Furthermore, the movement of root-synthesized cytokinins to the shoot was tracked by feeding the root with 14C-labeled tZ and 2H-labeled tZ. The transport of 14C-tZ or 2H5-tZ to the shoot was suppressed in atabcg14/atabcg14, fully rescued in atabcg14/WT, and partially rescued in WT/atabcg14. Root AtABCG14 restored shootward tZ transport in atabcg14/WT; however, cytokinin signaling and growth were hampered. Additionally, tZ expression spread from the petiole–midrib to the lamina in WT/WT. In contrast, in atabcg14/WT, its expression was primarily observed in the petiole–midrib, indicating impaired cytokinin distribution from the veins to the lamina of atabcg14/WT. Further, cytokinins’ presence was high in the apoplast of WT/WT and WT/atabcg14 and low in atabcg14/atabcg14 and atabcg14/WT. However, the phloem sap of atabcg14/WT retained much higher tZ-type compared to others. Thus, root-synthesized cytokinin reached the shoot, but aerial-tissue disruption of AtABCG14 disturbed phloem unloading and translocation to the lamina (Figure 1). Hence, AtABCG14 plays a pivotal role in shoot cytokinin distribution. The authors proved that under dysfunctional shoot AtABCG14 expression in atabcg14/WT, cytokinin is not distributed in the leaves and is in retrograde from shoot to root. This finding validates that AtABCG14 expression in PCCs is associated with root-synthesized cytokinin efflux phloem unloading to the apoplast.

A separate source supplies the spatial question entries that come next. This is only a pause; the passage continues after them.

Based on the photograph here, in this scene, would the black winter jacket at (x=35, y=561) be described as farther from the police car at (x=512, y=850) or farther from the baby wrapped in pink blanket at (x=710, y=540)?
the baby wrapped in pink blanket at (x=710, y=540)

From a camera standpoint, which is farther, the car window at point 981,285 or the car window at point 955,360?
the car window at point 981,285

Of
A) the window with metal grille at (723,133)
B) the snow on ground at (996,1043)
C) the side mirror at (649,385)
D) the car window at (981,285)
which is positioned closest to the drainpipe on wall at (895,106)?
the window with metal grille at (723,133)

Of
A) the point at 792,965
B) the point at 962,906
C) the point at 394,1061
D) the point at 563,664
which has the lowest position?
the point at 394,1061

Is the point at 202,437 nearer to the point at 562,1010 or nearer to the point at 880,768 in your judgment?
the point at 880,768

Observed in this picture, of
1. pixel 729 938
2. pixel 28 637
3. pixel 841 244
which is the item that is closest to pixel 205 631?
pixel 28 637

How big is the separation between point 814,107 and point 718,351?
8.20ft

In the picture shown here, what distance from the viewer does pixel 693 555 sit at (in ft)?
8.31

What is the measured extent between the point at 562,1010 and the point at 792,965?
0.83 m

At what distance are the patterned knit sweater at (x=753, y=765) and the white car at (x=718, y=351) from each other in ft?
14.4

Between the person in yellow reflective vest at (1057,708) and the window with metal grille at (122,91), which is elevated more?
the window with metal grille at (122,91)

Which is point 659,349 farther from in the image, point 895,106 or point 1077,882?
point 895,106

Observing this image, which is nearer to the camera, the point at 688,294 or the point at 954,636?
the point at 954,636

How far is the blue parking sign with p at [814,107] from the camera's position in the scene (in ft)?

The authors used a mutant complementation assay to define the role of the AtABCG14 gene. AtABCG14 expression using a PCC-specific promoter complemented the atabcg14 mutant and rescued the apoplastic cytokinin levels and defective phenotypes; however, xylem-specific promoter expression was not successful in mutant complementation. These results, in summary, prove that AtABCG14 expression in the shoot is required for the distribution of cytokinin in all aboveground plant parts.

The short- and/or long-distance transport of cytokinin governs plant growth, development, and biotic–abiotic stress responses. The elucidation of cytokinin transport and the signaling nexus has substantially provided deep insights into cytokinin’s physiological roles [9]. The authors utilized grafting experiments between the mutant and WT and isotope-labeled tZ feeding, followed by the profiling of phloem and apoplastic extract and mutant complementation studies, to determine that AtABCG14 coordinates the root loading and shoot distribution of root-synthesized cytokinins (Figure 1). Cytokinin transport from root to shoot and translocation determines the developmental fate of different plant tissues. Thus, the spatio-temporal expression of cytokinin signaling in the root and shoot determines the balance between cell division, elongation, and differentiation. This reprograms molecular machinery and optimizes transcriptional dynamics to favor proper organogenesis, as in shoot-and-root nodule development and enhanced grain yield [2,4,5,8]. Thus, the ABCG protein subfamily can be targeted as a potential genetic engineering candidate for regulating the spatio-temporal distribution and signaling of cytokinin to enhance stress tolerance, with better plant phenotypes and enhanced yields.